- **Document section**:
<<<<

Building a Distributed Scraping Pipeline with Rotating Proxies (Architecture Guide)
A single-machine scraper with a for-loop and rotating proxies works until it does not. The moment you need to scrape millions of pages across hundreds of sites with varying anti-bot protection, you need a distributed pipeline with proper job orchestration, failure handling, and proxy management.
This guide presents a production architecture for distributed scraping systems. It is based on patterns used by Hex Proxies customers running large-scale data collection operations, distilled into a reference architecture you can adapt to your workload.
Architecture Overview
┌──────────────┐
│ Scheduler │
│ (cron/API) │
└──────┬───────┘
│
▼
┌────────────────┐
│ Job Queue │
│ (Redis/SQS) │
└────────┬───────┘
│
┌──────────────┼──────────────┐
│ │ │
▼ ▼ ▼
┌──────────┐ ┌──────────┐ ┌──────────┐
│ Worker 1 │ │ Worker 2 │ │ Worker N │
│ │ │ │ │ │
│ Proxy │ │ Proxy │ │ Proxy │
│ Manager │ │ Manager │ │ Manager │
└────┬─────┘ └────┬─────┘ └────┬─────┘
│ │ │
▼ ▼ ▼
┌──────────────────────────────────────┐
│ Proxy Gateway │
│ (gate.hexproxies.com) │
│ │
│ Session routing, IP rotation, │
│ geo-targeting, protocol handling │
└──────────────────────────────────────┘
│
▼
┌────────────────┐
│ Target Sites │
└────────────────┘
│
┌──────────────┼──────────────┐
│ │ │
▼ ▼ ▼
┌──────────┐ ┌──────────┐ ┌──────────┐
│ Parser │ │ Parser │ │ Parser │
│ Workers │ │ Workers │ │ Workers │
└────┬─────┘ └────┬─────┘ └────┬─────┘
│ │ │
▼ ▼ ▼
┌──────────────────────────────────────┐
│ Storage Layer │
│ (S3/Postgres/Elasticsearch) │
└──────────────────────────────────────┘
The architecture separates concerns into five layers: scheduling, queuing, fetching, parsing, and storage. Each layer scales independently.

>>>>

- **Stored data**:
<<<<

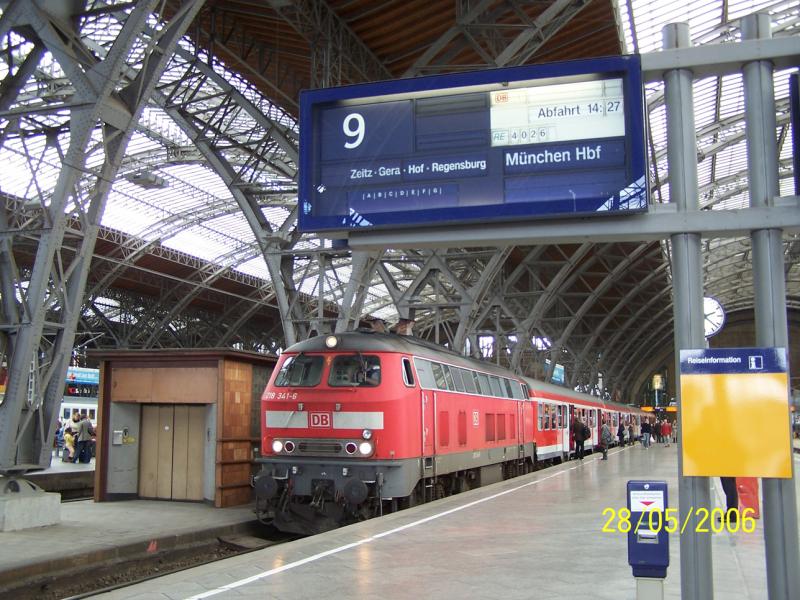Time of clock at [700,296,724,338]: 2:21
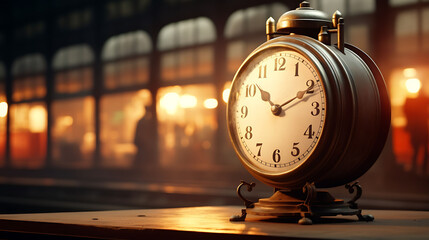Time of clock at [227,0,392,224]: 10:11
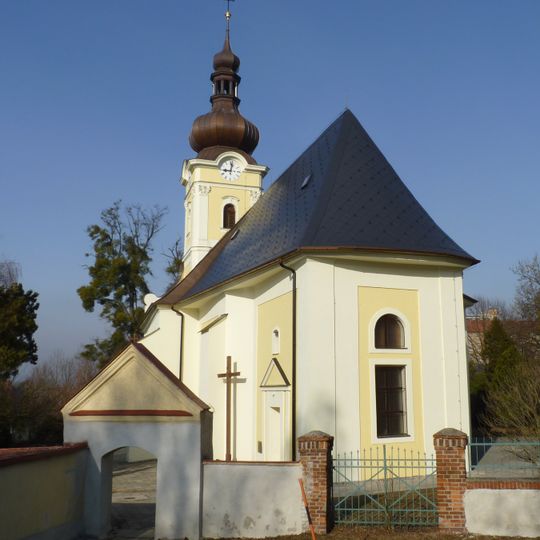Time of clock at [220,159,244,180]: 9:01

>>>>
<<<<

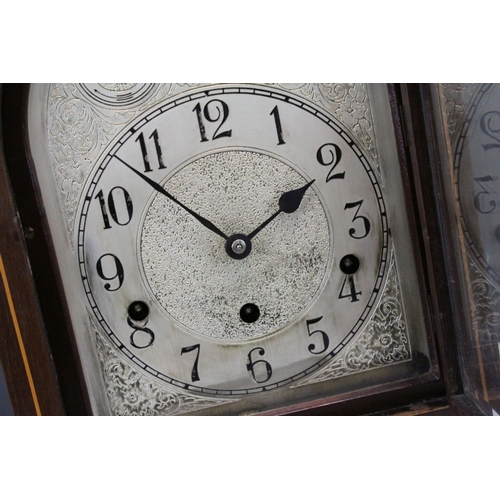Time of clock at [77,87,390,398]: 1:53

>>>>

- **What you need to do**: Continue the guide on building a distributed scraping pipeline, picking up right after its last sentence.

- **Output for this exercise**:
Layer 1: Job Queue and Scheduling
URL Frontier Design
The URL frontier is the core data structure -- it manages which URLs to scrape, when to scrape them, and in what priority order.
import hashlib
import json
import time
from dataclasses import dataclass, field
from typing import Optional
import redis
@dataclass(frozen=True)
class ScrapeJob:
"""Immutable scrape job definition."""
url: str
domain: str
priority: int # 1 (highest) to 10 (lowest)
retry_count: int = 0
max_retries: int = 3
created_at: float = field(default_factory=time.time)
proxy_type: str = "residential" # "residential" or "isp"
geo_target: Optional[str] = None # e.g., "us", "gb", "de"
requires_browser: bool = False
@property
def job_id(self):
"""Deterministic job ID from URL for deduplication."""
return hashlib.sha256(self.url.encode()).hexdigest()[:16]
def with_retry(self):
"""Return a new job with incremented retry count."""
return ScrapeJob(
url=self.url,
domain=self.domain,
priority=self.priority,
retry_count=self.retry_count + 1,
max_retries=self.max_retries,
created_at=self.created_at,
proxy_type=self.proxy_type,
geo_target=self.geo_target,
requires_browser=self.requires_browser,
)
def to_json(self):
return json.dumps({
"url": self.url,
"domain": self.domain,
"priority": self.priority,
"retry_count": self.retry_count,
"max_retries": self.max_retries,
"created_at": self.created_at,
"proxy_type": self.proxy_type,
"geo_target": self.geo_target,
"requires_browser": self.requires_browser,
})
@staticmethod
def from_json(data):
parsed = json.loads(data) if isinstance(data, str) else data
return ScrapeJob(**parsed)
class URLFrontier:
"""Priority-based URL frontier with per-domain rate limiting.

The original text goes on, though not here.